A Dual career family is simply a family where both partners are working and bringing in separate incomes. Most of you might be thinking that in a sense more money is good, but is it really?
Women for the last century have been fighting for equal rights with men in every way especially in the work place. So has it got so far that women don't see the rational side to work or are brainwashed into believing that they should work because they have been given the right to independence and equal opportunities. Are women consumed in proving themselves as equals to the patriarchal society that they forget about the reasons why they are doing this and also what is it doing to them, basically are they doing it for the right reasons?
Woman today who combine a career and a family are soon reminded that they're flaunting the socially accepted norms.
They find themselves in a seemingly no-win situation the qualities associated with the role of wife/mother are seen incompatible with those qualities associated with success in the occupational sphere.
Some feminist's sociologists have concluded that women's participation in the labour market is clearly limited by their domestic responsibilities. Because of these responsibilities very few women have continuous full time careers. Mother then; tend to have 'jobs' while their husbands have 'careers'. Due to this women are seen 'unreliable' because of family commitments therefore don't have the same access to promotions and training opportunities as men.
Other changes in the labour force over the last two decades include a marked increase in the number of employee jobs performed by women. In 1983 men filled 2.5 million more jobs than women. In June 2003 the numbers were almost equal although almost half of the female jobs were part time.
60% of all marriages are dual-earner marriages; members of dual-earner families make up 45% of the workforce
69.9% of women and 61.8% of men in dual-career couples, say that a wage-earning spouse gives them more freedom to leave their company if not satisfied
56% of men in two-career marriages report that having a working wife has a positive impact on their careers. 65% of women indicate the same.
But men and women still follow very different career paths. About a quarter of female employees do administrative or secretarial work. Men are twice as likely as women to be managers and senior officials, and far more likely to be in skilled trades.

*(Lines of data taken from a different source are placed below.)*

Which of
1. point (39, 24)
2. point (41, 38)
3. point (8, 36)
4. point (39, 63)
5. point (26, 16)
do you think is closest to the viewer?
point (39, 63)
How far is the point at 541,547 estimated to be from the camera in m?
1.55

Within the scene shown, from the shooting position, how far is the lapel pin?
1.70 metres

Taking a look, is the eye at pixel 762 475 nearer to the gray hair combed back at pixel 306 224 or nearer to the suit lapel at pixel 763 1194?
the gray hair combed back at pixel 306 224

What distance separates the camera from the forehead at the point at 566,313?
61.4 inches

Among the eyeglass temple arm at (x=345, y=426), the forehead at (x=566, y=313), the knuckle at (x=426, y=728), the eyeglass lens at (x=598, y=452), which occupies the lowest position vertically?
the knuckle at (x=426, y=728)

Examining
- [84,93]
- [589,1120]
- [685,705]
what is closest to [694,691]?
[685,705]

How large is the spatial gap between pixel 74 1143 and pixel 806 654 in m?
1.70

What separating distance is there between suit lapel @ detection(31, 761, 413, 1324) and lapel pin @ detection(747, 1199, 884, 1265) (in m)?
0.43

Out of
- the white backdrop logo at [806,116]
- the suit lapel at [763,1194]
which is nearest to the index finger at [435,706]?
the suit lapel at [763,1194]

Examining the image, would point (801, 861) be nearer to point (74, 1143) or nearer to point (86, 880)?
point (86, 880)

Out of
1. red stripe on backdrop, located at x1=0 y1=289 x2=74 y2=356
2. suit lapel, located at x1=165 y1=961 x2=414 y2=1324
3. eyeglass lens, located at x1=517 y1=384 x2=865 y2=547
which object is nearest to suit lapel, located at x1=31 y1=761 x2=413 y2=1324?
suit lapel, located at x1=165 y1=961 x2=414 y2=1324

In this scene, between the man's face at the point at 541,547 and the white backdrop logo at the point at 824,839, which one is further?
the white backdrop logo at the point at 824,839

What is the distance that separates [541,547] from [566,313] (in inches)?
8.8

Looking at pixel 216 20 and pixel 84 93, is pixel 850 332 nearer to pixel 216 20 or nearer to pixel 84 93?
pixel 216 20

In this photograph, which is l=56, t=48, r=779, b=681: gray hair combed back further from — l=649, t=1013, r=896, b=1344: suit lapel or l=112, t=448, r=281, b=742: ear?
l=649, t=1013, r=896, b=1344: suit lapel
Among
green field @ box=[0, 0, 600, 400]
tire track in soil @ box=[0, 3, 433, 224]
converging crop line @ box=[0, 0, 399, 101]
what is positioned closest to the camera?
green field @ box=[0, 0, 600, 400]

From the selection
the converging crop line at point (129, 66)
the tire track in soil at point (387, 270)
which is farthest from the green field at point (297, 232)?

Sociologists Marsden and Duncombe in 1990's describe women as performing a 'triple shift' having completed their paid employment, they return home to do most of the housework as well as most of the emotional support, this idea can be supported in present society. In Ann Oakley's study the Sociology of Housework in 1970's only 15% of marriages did men have a high level of participation in housework and in childcare 25% suggesting that socially constructed masculine and feminine roles are still evident in Britain today.
Are women forced to take on these extra responsibilities because of their higher expectations or is it that a family in this present day and age can't survive with only one constant income. Is it because of this extra idea of stress and pressure the divorce rates are increasing and marriage rates are decreasing? Are women realising that to function well they are better of with fewer responsibilities and on their own?